Workflow: Image -> Autocaption (Prompt) -> WAN I2V with Upscale and Frame Interpolation and Video Extension
Creates Video Clips with up to 480p resoltion (720p with corresponding model)
There is a Florence Caption Version and a LTX Prompt Enhancer (LTXPE) version. LTXPE is more heavy on VRAM
LTX Prompt Enhancer (LTXPE) might have issues with latest Comfy and Lightricks update
MultiClip: Wan 2.1. I2V Version supporting Fusion X Lora to create clips with 8 steps and extend up to 3 times, see examples posted with 15-20sec of length.
Workflow will create a clip on Input Image and extends it with up to 3 clips/sequences. It uses a colormatch feature to ensure consistency in color and light in most cases. See the notes in worflow with full details.

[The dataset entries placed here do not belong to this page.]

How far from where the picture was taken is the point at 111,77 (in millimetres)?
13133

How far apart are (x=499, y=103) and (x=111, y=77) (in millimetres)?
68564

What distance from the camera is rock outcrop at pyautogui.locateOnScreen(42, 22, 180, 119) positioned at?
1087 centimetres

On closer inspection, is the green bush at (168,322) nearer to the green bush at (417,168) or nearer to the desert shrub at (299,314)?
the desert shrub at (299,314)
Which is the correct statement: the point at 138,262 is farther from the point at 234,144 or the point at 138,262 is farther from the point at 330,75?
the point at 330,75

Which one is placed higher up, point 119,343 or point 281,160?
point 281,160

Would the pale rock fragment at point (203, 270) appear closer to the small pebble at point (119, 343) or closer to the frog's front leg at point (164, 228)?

There is a normal version which allows to use own prompts and a version using LTXPE for autoprompting. Normal version works well for specific or NSFW clips with Loras and the LTXPE is made to just drop an image, set width/height and hit run. The clips are combined to one full video at the end.
update 16th of July 2025: A new Lora "LightX2v"has been released as an alternative to Fusion X Lora. To use, switch Lora in black "Lora Loader" node. It can create great motion with only 4-6 steps. : https://huggingface.co/lightx2v/Wan2.1-I2V-14B-480P-StepDistill-CfgDistill-Lightx2v/tree/main/loras
More info/tips & help: https://civarchive.com/models/1309065/wan-21-image-to-video-with-caption-and-postprocessing?dialog=commentThread&commentId=869306
V3.1: Wan 2.1. I2V Version supporting Fusion X Lora for fast processing
Fusion X Lora: process the video with just 8 Steps (or lower, see notes in workflow). It does not have the issues like the CausVid Lora from V3.0 and does not require a color match correction.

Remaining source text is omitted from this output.